(Collection entries)

(begin)

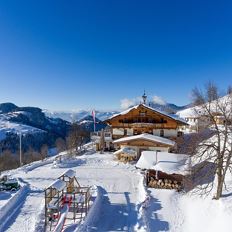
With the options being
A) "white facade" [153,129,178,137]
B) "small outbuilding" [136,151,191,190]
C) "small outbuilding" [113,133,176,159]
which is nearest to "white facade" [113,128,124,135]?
"small outbuilding" [113,133,176,159]

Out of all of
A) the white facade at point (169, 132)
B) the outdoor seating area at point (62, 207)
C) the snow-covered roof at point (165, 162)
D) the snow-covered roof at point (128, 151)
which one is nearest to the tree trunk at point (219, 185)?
the snow-covered roof at point (165, 162)

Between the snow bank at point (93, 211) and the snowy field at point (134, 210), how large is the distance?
0.10 m

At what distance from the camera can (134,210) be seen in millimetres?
20984

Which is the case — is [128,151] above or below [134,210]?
above

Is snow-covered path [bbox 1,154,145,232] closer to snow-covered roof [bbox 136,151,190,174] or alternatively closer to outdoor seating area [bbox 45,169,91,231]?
outdoor seating area [bbox 45,169,91,231]

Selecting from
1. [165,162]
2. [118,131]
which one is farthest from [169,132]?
[165,162]

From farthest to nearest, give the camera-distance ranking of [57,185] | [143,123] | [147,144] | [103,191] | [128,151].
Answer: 1. [143,123]
2. [147,144]
3. [128,151]
4. [103,191]
5. [57,185]

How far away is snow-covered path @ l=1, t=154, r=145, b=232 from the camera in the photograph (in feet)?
61.8

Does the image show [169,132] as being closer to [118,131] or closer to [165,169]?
[118,131]

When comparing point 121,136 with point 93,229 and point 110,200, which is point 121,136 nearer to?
point 110,200

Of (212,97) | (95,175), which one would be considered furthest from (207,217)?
(95,175)

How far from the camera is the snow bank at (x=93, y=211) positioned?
17850 mm

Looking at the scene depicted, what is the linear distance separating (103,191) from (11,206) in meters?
7.94

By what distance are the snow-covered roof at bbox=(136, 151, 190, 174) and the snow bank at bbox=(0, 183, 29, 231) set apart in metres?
11.3
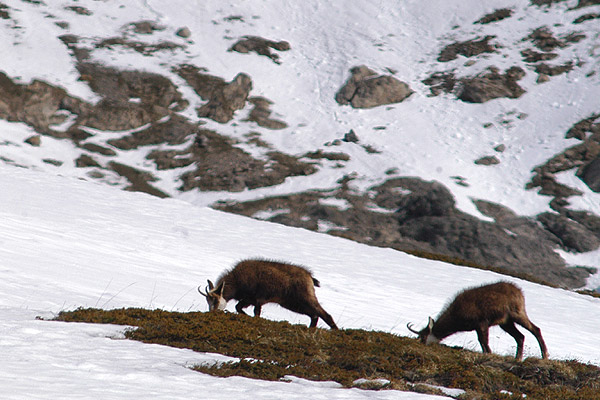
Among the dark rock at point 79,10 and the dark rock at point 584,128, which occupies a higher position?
the dark rock at point 79,10

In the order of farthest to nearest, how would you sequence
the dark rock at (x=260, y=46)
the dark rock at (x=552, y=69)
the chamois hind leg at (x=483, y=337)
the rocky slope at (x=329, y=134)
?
the dark rock at (x=260, y=46) → the dark rock at (x=552, y=69) → the rocky slope at (x=329, y=134) → the chamois hind leg at (x=483, y=337)

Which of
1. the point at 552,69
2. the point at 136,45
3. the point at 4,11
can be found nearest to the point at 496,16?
the point at 552,69

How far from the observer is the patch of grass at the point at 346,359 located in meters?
7.48

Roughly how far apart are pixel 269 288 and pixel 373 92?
5876 centimetres

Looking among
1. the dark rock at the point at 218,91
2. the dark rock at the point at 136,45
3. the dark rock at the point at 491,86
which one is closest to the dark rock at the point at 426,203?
the dark rock at the point at 491,86

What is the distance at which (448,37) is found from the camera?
78.2 m

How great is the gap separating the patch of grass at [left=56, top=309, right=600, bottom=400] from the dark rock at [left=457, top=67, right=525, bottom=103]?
61.0m

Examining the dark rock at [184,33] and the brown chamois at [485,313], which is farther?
the dark rock at [184,33]

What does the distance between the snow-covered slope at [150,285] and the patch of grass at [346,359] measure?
1.62ft

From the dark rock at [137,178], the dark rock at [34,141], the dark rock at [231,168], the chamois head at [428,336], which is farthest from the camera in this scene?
the dark rock at [231,168]

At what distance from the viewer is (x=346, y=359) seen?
8.20 m

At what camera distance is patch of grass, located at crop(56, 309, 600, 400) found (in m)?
7.48

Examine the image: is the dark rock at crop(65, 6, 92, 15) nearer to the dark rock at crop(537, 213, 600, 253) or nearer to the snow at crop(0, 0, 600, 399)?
the snow at crop(0, 0, 600, 399)

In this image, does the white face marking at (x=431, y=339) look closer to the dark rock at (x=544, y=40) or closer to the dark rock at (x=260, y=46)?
the dark rock at (x=260, y=46)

(end)

_Work to be completed:_ Copy every line of the records above word for word, leaving out the pictures.

_The solution:_
With the options being
A) "white facade" [153,129,178,137]
B) "small outbuilding" [136,151,191,190]
C) "small outbuilding" [113,133,176,159]
which is nearest to "white facade" [113,128,124,135]?
"small outbuilding" [113,133,176,159]

Out of all of
A) the white facade at point (169, 132)
B) the outdoor seating area at point (62, 207)
C) the snow-covered roof at point (165, 162)
D) the snow-covered roof at point (128, 151)
which one is nearest to the tree trunk at point (219, 185)?
the snow-covered roof at point (165, 162)

Between the snow bank at point (93, 211) and the snowy field at point (134, 210), how large is the distance?
0.10 m

At what distance from the camera can (134,210) be seen in millimetres?
20984

Which is the case — is [128,151] above or below [134,210]?
above

Is snow-covered path [bbox 1,154,145,232] closer to snow-covered roof [bbox 136,151,190,174] or alternatively closer to outdoor seating area [bbox 45,169,91,231]?
outdoor seating area [bbox 45,169,91,231]

Selecting from
1. [165,162]
2. [118,131]
which one is farthest from [169,132]?
[165,162]

From farthest to nearest, give the camera-distance ranking of [57,185] | [143,123] | [147,144] | [103,191] | [128,151].
Answer: 1. [143,123]
2. [147,144]
3. [128,151]
4. [103,191]
5. [57,185]

How far away is snow-covered path @ l=1, t=154, r=145, b=232 from the camera in the photograph (in feet)?
61.8

Does the image show [169,132] as being closer to [118,131] or closer to [165,169]?
[118,131]

When comparing point 121,136 with point 93,229 and point 110,200, which is point 121,136 nearer to?
point 110,200

Of (212,97) | (95,175), which one would be considered furthest from (207,217)?
(95,175)

How far from the camera is the snow bank at (x=93, y=211) positioned?
17850 mm

Looking at the scene depicted, what is the linear distance separating (103,191) from (11,206) in meters?
7.94

By what distance are the snow-covered roof at bbox=(136, 151, 190, 174) and the snow bank at bbox=(0, 183, 29, 231) set apart in metres?
11.3
Among the dark rock at point 79,10 and the dark rock at point 584,128, which occupies a higher position?
the dark rock at point 79,10

In the order of farthest to nearest, how would you sequence
the dark rock at (x=260, y=46)
the dark rock at (x=552, y=69)
the chamois hind leg at (x=483, y=337)
the rocky slope at (x=329, y=134)
?
the dark rock at (x=260, y=46) → the dark rock at (x=552, y=69) → the rocky slope at (x=329, y=134) → the chamois hind leg at (x=483, y=337)

Which of
1. the point at 552,69
2. the point at 136,45
3. the point at 4,11
can be found nearest to the point at 496,16?
the point at 552,69

How far from the observer is the patch of grass at the point at 346,359 located in meters?
7.48

Roughly how far apart are pixel 269 288 and pixel 373 92?
5876 centimetres

Looking among
1. the dark rock at the point at 218,91
2. the dark rock at the point at 136,45
3. the dark rock at the point at 491,86
which one is closest to the dark rock at the point at 426,203?
the dark rock at the point at 491,86

What is the distance at which (448,37) is found from the camera?
78.2 m

How great is the gap separating the patch of grass at [left=56, top=309, right=600, bottom=400] from the dark rock at [left=457, top=67, right=525, bottom=103]?
61.0m

Examining the dark rock at [184,33] and the brown chamois at [485,313], which is farther?
the dark rock at [184,33]

What does the distance between the snow-covered slope at [150,285] and the patch of grass at [346,359] measure?
1.62ft

From the dark rock at [137,178], the dark rock at [34,141], the dark rock at [231,168], the chamois head at [428,336], which is farthest from the camera in this scene?
the dark rock at [231,168]

At what distance from the viewer is (x=346, y=359) seen?
8.20 m

At what camera distance is patch of grass, located at crop(56, 309, 600, 400) found (in m)?
7.48

Examine the image: is the dark rock at crop(65, 6, 92, 15) nearer to the dark rock at crop(537, 213, 600, 253) or nearer to the snow at crop(0, 0, 600, 399)?
the snow at crop(0, 0, 600, 399)

In this image, does the white face marking at (x=431, y=339) look closer to the dark rock at (x=544, y=40) or closer to the dark rock at (x=260, y=46)?
the dark rock at (x=260, y=46)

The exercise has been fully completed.